(Entries on spatial positioning)
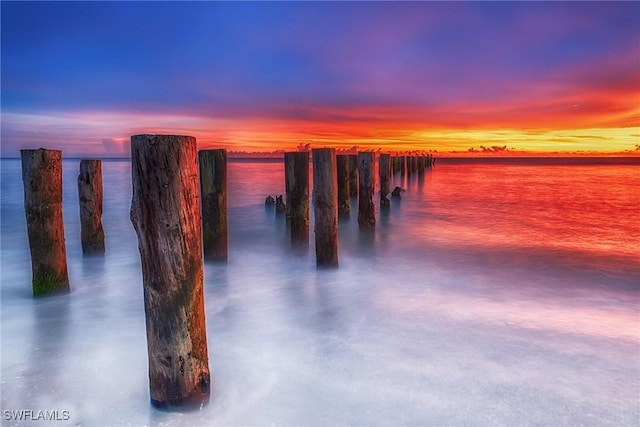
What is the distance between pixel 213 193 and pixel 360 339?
313 cm

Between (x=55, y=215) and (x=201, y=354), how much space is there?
9.39 feet

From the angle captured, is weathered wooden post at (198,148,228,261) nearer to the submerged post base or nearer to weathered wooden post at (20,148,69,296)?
weathered wooden post at (20,148,69,296)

## WRITTEN TASK
Rewrite the lines from the one containing "Between (x=55, y=215)" through the end of the entries as a Markdown table with the columns Row and Line. Leave out blank lines.

## OUTPUT OF THE TASK
| Row | Line |
|---|---|
| 1 | Between (x=55, y=215) and (x=201, y=354), how much space is there? |
| 2 | 9.39 feet |
| 3 | From the angle captured, is weathered wooden post at (198,148,228,261) nearer to the submerged post base or nearer to weathered wooden post at (20,148,69,296)? |
| 4 | weathered wooden post at (20,148,69,296) |